INSTRUCTION: Could you quote, exactly as they stand, the lines running from the one with "Is evergreen tree" to the final line of the material?

EXERCISE DATA:
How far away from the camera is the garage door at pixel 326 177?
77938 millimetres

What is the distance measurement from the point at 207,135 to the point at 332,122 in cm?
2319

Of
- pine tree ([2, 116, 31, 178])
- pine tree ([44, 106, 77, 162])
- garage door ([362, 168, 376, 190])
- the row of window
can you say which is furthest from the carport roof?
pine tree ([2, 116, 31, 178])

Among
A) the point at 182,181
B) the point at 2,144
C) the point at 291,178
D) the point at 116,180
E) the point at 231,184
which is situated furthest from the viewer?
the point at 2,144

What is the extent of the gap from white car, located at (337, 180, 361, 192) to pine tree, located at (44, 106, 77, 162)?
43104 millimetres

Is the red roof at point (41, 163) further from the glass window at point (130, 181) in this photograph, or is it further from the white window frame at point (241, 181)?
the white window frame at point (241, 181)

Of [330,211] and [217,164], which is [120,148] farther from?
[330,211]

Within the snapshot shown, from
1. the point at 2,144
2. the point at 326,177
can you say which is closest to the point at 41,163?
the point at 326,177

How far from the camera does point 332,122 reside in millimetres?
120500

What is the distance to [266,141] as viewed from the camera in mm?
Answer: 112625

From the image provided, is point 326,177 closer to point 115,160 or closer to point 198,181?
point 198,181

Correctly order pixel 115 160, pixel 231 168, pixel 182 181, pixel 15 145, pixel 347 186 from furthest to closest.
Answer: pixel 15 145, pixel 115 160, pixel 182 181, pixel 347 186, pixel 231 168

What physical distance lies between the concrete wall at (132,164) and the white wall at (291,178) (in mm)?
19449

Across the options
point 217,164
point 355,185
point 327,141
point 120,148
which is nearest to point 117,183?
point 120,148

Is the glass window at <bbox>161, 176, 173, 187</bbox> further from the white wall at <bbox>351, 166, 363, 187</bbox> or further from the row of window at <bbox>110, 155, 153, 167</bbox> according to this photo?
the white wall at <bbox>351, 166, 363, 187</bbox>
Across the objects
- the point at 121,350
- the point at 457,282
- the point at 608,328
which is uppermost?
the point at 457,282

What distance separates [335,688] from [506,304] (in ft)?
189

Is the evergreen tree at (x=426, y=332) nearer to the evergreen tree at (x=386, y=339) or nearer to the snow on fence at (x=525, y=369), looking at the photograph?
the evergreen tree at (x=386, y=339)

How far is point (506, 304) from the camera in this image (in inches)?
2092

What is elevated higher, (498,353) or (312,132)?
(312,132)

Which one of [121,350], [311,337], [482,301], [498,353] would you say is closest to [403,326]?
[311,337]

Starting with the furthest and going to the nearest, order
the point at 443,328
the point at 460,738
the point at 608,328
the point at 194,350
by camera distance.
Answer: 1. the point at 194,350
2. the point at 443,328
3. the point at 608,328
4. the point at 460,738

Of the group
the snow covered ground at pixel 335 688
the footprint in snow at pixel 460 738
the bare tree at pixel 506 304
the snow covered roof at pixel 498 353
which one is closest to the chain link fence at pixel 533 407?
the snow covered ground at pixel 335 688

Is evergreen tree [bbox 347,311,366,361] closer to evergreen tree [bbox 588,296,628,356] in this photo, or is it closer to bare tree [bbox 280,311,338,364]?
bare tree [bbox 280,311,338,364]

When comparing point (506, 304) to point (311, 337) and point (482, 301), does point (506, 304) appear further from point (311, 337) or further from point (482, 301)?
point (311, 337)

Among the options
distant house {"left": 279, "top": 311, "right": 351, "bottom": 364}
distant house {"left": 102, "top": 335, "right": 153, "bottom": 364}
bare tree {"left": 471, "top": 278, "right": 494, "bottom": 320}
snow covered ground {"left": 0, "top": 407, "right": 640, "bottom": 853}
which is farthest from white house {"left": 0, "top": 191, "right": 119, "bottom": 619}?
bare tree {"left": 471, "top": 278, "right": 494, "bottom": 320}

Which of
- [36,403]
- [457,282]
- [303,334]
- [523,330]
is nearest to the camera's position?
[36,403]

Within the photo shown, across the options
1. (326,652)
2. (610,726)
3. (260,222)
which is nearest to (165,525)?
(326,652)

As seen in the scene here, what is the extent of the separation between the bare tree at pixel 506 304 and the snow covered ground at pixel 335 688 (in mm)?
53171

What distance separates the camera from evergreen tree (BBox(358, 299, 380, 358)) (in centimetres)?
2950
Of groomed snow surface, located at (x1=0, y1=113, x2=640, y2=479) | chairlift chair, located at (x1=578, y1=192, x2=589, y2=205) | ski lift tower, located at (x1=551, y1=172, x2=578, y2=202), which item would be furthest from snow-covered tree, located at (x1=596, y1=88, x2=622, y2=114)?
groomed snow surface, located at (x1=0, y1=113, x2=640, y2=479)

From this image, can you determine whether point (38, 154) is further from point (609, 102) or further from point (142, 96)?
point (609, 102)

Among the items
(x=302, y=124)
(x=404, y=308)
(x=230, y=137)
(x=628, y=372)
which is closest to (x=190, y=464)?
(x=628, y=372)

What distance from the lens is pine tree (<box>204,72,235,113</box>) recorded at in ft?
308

THE RESPONSE:
Is evergreen tree [bbox 347,311,366,361] closer to evergreen tree [bbox 588,296,628,356] in this photo, or is it closer to bare tree [bbox 280,311,338,364]?
bare tree [bbox 280,311,338,364]

When comparing point (506, 304) to point (311, 337) and point (482, 301), does point (506, 304) appear further from point (311, 337) or further from point (482, 301)?
point (311, 337)

Among the options
distant house {"left": 279, "top": 311, "right": 351, "bottom": 364}
distant house {"left": 102, "top": 335, "right": 153, "bottom": 364}
bare tree {"left": 471, "top": 278, "right": 494, "bottom": 320}
snow covered ground {"left": 0, "top": 407, "right": 640, "bottom": 853}
which is farthest from white house {"left": 0, "top": 191, "right": 119, "bottom": 619}?
bare tree {"left": 471, "top": 278, "right": 494, "bottom": 320}

Which of
- [36,403]
- [457,282]
- [303,334]
- [523,330]
is nearest to the camera's position?
[36,403]

Within the photo shown, across the options
1. (326,652)
2. (610,726)
3. (260,222)
which is nearest to (165,525)?
(326,652)

As seen in the scene here, what is the extent of the separation between the bare tree at pixel 506 304 and the snow covered ground at pixel 335 688 (in mm)?
53171

What distance separates the camera from evergreen tree (BBox(358, 299, 380, 358)) (in centimetres)?
2950
Of groomed snow surface, located at (x1=0, y1=113, x2=640, y2=479) | chairlift chair, located at (x1=578, y1=192, x2=589, y2=205) | ski lift tower, located at (x1=551, y1=172, x2=578, y2=202), which item would be furthest from snow-covered tree, located at (x1=596, y1=88, x2=622, y2=114)?
groomed snow surface, located at (x1=0, y1=113, x2=640, y2=479)

From this image, can you determine whether point (38, 154) is further from point (609, 102) or further from point (142, 96)?
point (609, 102)

Among the items
(x=302, y=124)
(x=404, y=308)
(x=230, y=137)
(x=628, y=372)
which is closest to (x=190, y=464)?
(x=628, y=372)

What distance from the lens is pine tree (<box>204,72,235,113</box>) recorded at in ft?
308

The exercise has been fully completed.